---------- DATA RECORDS

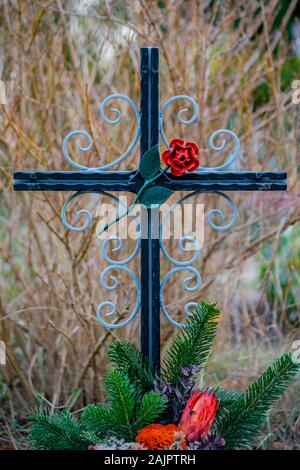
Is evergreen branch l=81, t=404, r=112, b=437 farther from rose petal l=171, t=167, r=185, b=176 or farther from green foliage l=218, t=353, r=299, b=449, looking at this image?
rose petal l=171, t=167, r=185, b=176

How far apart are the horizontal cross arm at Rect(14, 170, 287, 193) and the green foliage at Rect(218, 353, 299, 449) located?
1.77ft

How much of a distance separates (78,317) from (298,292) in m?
1.77

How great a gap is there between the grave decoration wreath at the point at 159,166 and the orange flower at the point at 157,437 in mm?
671

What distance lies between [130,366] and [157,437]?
0.87ft

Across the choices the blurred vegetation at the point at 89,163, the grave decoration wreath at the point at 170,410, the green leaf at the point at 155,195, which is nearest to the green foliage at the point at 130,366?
the grave decoration wreath at the point at 170,410

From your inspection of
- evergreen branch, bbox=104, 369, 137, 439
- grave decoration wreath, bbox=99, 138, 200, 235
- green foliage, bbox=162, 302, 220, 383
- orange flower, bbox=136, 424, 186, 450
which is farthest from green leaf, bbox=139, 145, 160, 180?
orange flower, bbox=136, 424, 186, 450

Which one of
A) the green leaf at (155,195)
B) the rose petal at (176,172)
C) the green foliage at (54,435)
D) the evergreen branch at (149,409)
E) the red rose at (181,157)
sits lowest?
the green foliage at (54,435)

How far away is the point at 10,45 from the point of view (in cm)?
315

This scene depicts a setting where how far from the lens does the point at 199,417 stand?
1.84 m

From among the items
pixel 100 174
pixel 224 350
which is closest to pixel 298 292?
pixel 224 350

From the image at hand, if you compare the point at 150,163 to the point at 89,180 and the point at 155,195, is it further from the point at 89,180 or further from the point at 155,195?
the point at 89,180

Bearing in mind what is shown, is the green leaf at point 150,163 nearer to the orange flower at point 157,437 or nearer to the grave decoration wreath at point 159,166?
the grave decoration wreath at point 159,166

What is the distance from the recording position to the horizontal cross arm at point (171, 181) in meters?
2.14
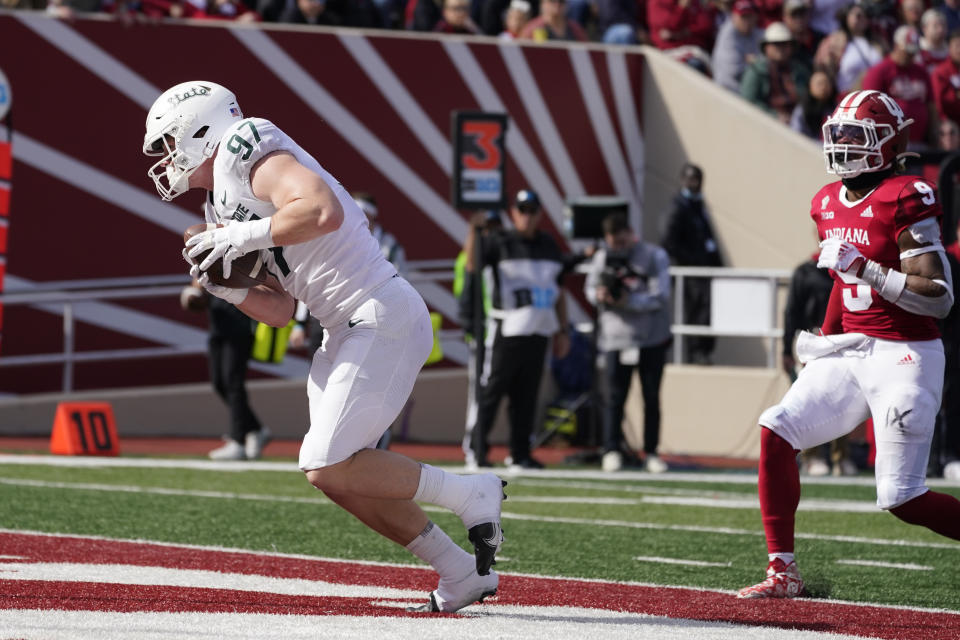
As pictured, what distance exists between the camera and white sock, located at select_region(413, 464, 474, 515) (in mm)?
5430

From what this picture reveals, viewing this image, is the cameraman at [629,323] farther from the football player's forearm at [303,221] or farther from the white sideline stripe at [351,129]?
the football player's forearm at [303,221]

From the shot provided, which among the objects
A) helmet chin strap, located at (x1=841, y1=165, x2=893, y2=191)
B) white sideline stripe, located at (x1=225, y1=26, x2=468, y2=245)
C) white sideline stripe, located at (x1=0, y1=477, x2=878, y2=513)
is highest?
white sideline stripe, located at (x1=225, y1=26, x2=468, y2=245)

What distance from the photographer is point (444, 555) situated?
218 inches

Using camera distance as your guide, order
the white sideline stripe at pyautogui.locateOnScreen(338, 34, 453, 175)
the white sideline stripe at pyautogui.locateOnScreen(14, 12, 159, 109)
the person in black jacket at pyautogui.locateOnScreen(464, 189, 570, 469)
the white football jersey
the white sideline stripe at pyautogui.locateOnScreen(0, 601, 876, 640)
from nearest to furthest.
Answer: the white sideline stripe at pyautogui.locateOnScreen(0, 601, 876, 640)
the white football jersey
the person in black jacket at pyautogui.locateOnScreen(464, 189, 570, 469)
the white sideline stripe at pyautogui.locateOnScreen(14, 12, 159, 109)
the white sideline stripe at pyautogui.locateOnScreen(338, 34, 453, 175)

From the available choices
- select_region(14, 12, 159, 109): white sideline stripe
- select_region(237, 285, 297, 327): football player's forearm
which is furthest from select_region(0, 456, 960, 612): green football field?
select_region(14, 12, 159, 109): white sideline stripe

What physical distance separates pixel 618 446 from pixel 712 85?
514 centimetres

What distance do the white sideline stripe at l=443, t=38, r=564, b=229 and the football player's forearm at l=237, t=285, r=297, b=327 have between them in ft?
34.8

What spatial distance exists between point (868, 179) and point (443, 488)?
6.51 feet

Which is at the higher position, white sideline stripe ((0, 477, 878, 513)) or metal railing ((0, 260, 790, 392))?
metal railing ((0, 260, 790, 392))

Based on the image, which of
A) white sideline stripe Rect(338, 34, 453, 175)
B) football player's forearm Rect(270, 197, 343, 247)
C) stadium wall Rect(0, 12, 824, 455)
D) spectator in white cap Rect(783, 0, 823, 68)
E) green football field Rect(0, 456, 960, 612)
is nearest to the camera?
football player's forearm Rect(270, 197, 343, 247)

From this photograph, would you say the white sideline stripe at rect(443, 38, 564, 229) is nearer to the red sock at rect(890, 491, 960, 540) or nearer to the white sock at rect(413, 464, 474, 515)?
the red sock at rect(890, 491, 960, 540)

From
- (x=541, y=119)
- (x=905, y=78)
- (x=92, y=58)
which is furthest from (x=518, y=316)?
(x=905, y=78)

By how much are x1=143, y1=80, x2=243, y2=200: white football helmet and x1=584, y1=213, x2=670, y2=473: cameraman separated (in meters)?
7.21

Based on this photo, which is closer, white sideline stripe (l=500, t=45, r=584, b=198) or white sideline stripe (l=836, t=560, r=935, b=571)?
white sideline stripe (l=836, t=560, r=935, b=571)
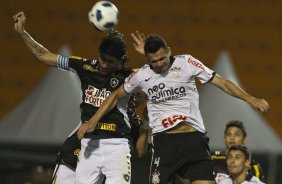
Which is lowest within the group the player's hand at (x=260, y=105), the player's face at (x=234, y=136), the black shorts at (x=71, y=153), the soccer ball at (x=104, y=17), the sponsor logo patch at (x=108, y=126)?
the black shorts at (x=71, y=153)

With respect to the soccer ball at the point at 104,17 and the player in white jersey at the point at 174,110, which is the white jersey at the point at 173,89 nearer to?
the player in white jersey at the point at 174,110

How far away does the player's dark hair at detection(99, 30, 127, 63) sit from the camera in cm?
583

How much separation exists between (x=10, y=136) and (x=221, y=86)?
471 centimetres

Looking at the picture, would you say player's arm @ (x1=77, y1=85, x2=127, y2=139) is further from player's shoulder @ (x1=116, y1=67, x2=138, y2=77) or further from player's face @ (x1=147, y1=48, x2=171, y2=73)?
player's face @ (x1=147, y1=48, x2=171, y2=73)

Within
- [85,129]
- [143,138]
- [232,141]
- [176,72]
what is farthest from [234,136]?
[85,129]

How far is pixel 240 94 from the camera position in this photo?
220 inches

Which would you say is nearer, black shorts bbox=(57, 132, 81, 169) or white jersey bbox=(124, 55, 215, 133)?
white jersey bbox=(124, 55, 215, 133)

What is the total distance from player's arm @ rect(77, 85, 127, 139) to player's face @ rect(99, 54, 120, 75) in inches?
7.6

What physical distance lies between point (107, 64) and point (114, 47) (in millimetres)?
157

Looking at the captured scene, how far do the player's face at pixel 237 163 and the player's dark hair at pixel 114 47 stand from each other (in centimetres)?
177

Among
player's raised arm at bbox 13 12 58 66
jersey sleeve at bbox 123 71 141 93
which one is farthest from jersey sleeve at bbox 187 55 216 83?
player's raised arm at bbox 13 12 58 66

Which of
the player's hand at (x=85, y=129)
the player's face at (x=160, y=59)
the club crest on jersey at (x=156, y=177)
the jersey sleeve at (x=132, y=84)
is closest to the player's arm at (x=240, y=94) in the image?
the player's face at (x=160, y=59)

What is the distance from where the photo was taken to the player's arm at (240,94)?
211 inches

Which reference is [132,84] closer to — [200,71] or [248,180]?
[200,71]
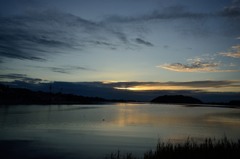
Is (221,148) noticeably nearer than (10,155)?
Yes

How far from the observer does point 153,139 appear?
31547 millimetres

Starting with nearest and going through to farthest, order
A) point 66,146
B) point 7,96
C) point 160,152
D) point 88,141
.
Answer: point 160,152 < point 66,146 < point 88,141 < point 7,96

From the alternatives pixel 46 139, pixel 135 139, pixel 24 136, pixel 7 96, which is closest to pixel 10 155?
pixel 46 139

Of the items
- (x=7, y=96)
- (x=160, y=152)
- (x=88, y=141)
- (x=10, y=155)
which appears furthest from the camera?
(x=7, y=96)

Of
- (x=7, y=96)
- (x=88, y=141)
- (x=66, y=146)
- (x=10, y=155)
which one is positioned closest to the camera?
(x=10, y=155)

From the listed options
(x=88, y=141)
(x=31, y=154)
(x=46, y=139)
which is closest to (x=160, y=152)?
(x=31, y=154)

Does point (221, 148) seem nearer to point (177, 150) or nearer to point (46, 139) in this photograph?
point (177, 150)

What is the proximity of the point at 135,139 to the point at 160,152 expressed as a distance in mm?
13605

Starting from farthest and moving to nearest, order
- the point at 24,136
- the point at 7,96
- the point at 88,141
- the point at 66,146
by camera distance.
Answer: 1. the point at 7,96
2. the point at 24,136
3. the point at 88,141
4. the point at 66,146

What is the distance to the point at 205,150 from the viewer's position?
719 inches

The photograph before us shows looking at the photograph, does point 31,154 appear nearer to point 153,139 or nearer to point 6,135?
point 6,135

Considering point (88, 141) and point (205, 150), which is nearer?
point (205, 150)

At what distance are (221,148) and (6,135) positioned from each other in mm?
22470

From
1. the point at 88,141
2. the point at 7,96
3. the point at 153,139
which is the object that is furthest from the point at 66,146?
the point at 7,96
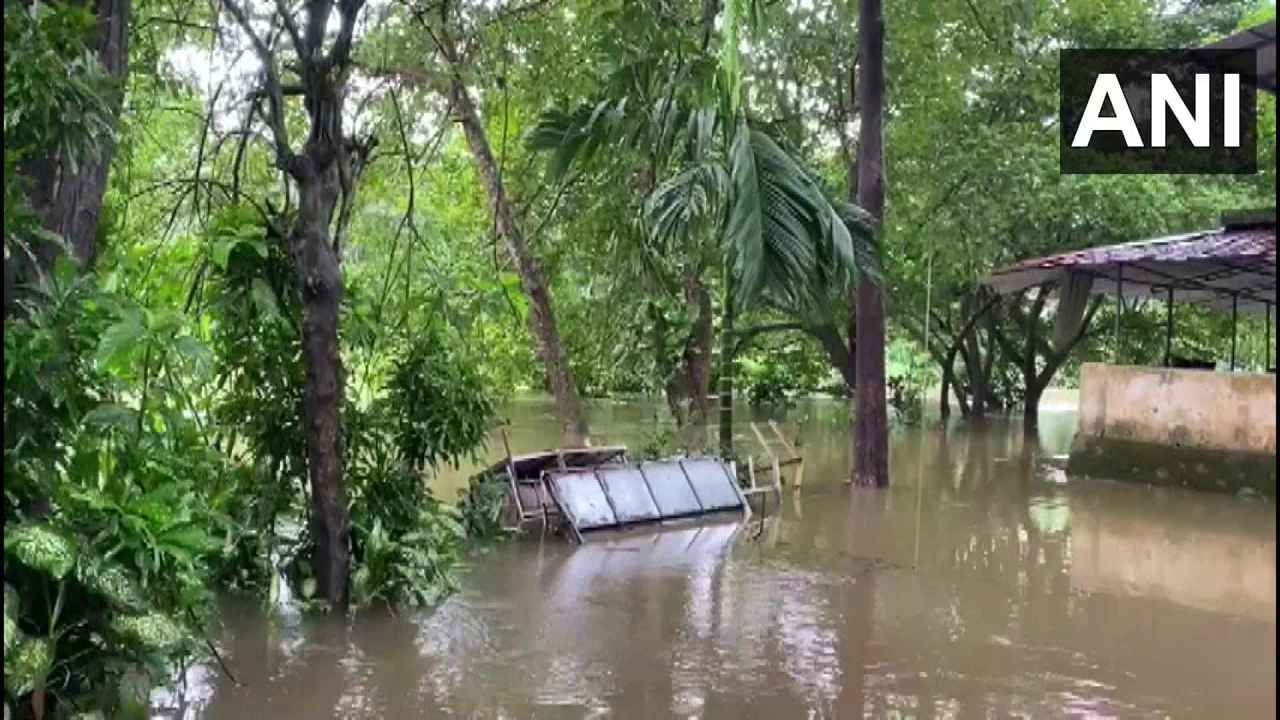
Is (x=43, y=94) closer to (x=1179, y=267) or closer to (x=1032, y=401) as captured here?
(x=1179, y=267)

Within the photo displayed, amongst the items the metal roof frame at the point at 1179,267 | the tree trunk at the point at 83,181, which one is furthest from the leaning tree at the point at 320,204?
the metal roof frame at the point at 1179,267

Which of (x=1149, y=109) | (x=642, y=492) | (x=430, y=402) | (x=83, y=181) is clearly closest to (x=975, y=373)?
(x=642, y=492)

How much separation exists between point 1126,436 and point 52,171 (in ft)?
42.9

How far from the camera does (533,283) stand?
43.4 ft

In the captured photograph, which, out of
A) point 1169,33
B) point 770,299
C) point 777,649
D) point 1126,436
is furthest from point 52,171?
point 1169,33

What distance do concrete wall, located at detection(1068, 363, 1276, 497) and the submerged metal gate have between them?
557 centimetres

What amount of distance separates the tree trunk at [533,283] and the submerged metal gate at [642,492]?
2.16 m

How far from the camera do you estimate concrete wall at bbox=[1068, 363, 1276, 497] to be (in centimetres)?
1348

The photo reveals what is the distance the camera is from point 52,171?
15.7 ft

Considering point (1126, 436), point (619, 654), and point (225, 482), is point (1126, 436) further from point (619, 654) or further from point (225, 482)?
point (225, 482)

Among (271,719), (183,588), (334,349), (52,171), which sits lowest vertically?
(271,719)

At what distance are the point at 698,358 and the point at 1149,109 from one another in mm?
6986

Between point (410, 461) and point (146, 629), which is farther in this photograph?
point (410, 461)

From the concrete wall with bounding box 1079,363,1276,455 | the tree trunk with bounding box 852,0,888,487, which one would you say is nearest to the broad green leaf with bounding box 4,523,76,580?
the tree trunk with bounding box 852,0,888,487
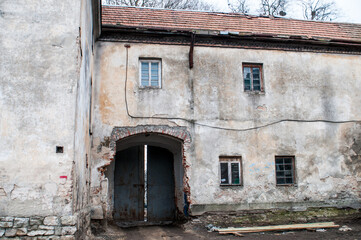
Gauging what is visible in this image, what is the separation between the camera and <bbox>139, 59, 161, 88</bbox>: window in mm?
11320

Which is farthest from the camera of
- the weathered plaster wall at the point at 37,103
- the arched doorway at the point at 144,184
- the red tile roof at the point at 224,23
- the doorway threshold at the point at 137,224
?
the arched doorway at the point at 144,184

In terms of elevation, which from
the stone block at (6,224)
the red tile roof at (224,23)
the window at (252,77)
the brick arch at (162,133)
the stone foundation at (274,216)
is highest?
the red tile roof at (224,23)

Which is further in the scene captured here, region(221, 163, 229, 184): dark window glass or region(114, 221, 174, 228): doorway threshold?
region(114, 221, 174, 228): doorway threshold

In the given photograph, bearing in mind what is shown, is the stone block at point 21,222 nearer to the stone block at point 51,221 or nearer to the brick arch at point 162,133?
the stone block at point 51,221

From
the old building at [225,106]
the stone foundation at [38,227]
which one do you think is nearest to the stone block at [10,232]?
the stone foundation at [38,227]

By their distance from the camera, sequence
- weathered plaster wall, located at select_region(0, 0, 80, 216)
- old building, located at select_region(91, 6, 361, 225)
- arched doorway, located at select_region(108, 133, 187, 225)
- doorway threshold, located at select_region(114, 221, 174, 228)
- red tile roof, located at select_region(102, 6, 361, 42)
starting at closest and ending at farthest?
1. weathered plaster wall, located at select_region(0, 0, 80, 216)
2. old building, located at select_region(91, 6, 361, 225)
3. red tile roof, located at select_region(102, 6, 361, 42)
4. doorway threshold, located at select_region(114, 221, 174, 228)
5. arched doorway, located at select_region(108, 133, 187, 225)

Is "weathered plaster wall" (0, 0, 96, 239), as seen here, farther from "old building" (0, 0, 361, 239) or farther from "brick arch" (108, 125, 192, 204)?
"brick arch" (108, 125, 192, 204)

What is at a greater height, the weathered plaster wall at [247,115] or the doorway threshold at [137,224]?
the weathered plaster wall at [247,115]

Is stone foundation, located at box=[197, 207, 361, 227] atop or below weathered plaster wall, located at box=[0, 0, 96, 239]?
below

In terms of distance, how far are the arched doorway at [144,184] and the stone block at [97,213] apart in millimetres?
2990

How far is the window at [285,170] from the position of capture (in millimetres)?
11375

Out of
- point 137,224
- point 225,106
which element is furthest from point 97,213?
point 225,106

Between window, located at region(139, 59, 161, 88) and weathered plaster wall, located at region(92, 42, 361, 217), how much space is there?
20 centimetres

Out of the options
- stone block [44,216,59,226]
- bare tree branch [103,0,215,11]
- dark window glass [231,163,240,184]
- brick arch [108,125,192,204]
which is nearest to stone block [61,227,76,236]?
stone block [44,216,59,226]
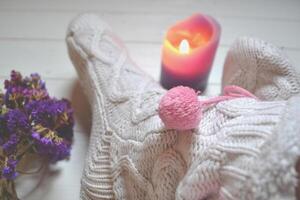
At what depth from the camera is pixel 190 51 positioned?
0.69m

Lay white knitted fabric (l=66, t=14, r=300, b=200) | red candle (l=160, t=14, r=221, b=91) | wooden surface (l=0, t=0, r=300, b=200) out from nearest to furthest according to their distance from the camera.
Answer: white knitted fabric (l=66, t=14, r=300, b=200)
red candle (l=160, t=14, r=221, b=91)
wooden surface (l=0, t=0, r=300, b=200)

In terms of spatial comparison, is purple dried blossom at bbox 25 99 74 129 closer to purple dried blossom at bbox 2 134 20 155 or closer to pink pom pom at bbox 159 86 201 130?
purple dried blossom at bbox 2 134 20 155

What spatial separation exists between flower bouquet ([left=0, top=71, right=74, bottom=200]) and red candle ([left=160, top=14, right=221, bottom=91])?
210mm

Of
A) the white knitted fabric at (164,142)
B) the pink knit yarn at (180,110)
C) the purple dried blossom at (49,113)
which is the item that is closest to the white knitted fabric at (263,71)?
the white knitted fabric at (164,142)

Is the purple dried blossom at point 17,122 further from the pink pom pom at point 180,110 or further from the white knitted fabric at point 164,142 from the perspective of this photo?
the pink pom pom at point 180,110

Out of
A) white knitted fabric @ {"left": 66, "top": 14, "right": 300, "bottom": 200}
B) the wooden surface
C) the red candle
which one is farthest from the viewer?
the wooden surface

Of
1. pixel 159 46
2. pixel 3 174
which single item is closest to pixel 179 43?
pixel 159 46

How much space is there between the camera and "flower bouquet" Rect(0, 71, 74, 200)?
57 centimetres

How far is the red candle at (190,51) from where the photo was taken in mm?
690

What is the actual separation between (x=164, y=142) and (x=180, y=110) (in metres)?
0.06

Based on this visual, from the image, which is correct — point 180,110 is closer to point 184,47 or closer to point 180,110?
point 180,110

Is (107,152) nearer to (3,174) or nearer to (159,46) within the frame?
(3,174)

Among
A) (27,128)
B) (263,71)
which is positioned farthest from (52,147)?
(263,71)

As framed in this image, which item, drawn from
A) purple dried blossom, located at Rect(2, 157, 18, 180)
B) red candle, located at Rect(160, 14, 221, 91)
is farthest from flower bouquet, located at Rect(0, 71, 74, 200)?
red candle, located at Rect(160, 14, 221, 91)
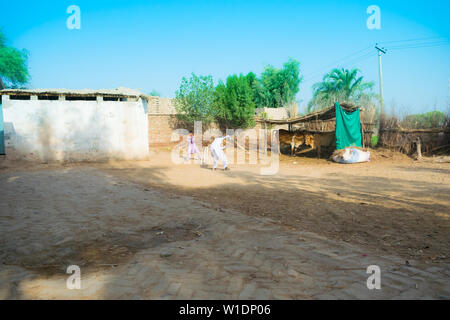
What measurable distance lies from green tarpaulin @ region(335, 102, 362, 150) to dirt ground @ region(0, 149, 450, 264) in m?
4.51

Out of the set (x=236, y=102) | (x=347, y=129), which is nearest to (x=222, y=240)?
(x=347, y=129)

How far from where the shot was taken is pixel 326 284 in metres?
2.72

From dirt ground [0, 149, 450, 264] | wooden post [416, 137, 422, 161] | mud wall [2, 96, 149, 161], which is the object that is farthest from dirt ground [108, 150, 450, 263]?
mud wall [2, 96, 149, 161]

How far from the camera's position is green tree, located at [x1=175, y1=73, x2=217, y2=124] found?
2147cm

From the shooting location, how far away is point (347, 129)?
1469cm

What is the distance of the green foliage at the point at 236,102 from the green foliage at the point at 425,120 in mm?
12246

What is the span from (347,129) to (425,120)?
4.03 m

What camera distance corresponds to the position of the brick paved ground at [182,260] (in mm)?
2607

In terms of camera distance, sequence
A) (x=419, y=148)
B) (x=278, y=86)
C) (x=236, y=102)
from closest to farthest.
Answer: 1. (x=419, y=148)
2. (x=236, y=102)
3. (x=278, y=86)

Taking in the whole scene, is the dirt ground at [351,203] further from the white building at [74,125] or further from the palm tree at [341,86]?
the palm tree at [341,86]

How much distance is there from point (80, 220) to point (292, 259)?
3.58 meters

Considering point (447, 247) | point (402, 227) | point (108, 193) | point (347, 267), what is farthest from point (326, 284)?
point (108, 193)

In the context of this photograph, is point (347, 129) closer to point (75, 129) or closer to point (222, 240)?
point (222, 240)
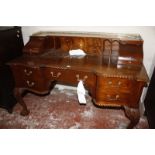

--------------------

## WHAT YOU SHOULD DO
Pull out, word for word, the part of the records that starts with the line containing "Is (221,148) noticeably nearer than (10,155)?" and ends with the line containing "Answer: point 160,152", keeping both of those lines.

## PROBLEM SOLUTION
Is (221,148) noticeably nearer than (10,155)?
Yes

How far from the observer does point 153,139 appear?
31547 millimetres

Starting with nearest and going through to farthest, order
A) point 66,146
B) point 7,96
C) point 160,152
D) point 88,141
.
Answer: point 160,152 < point 66,146 < point 88,141 < point 7,96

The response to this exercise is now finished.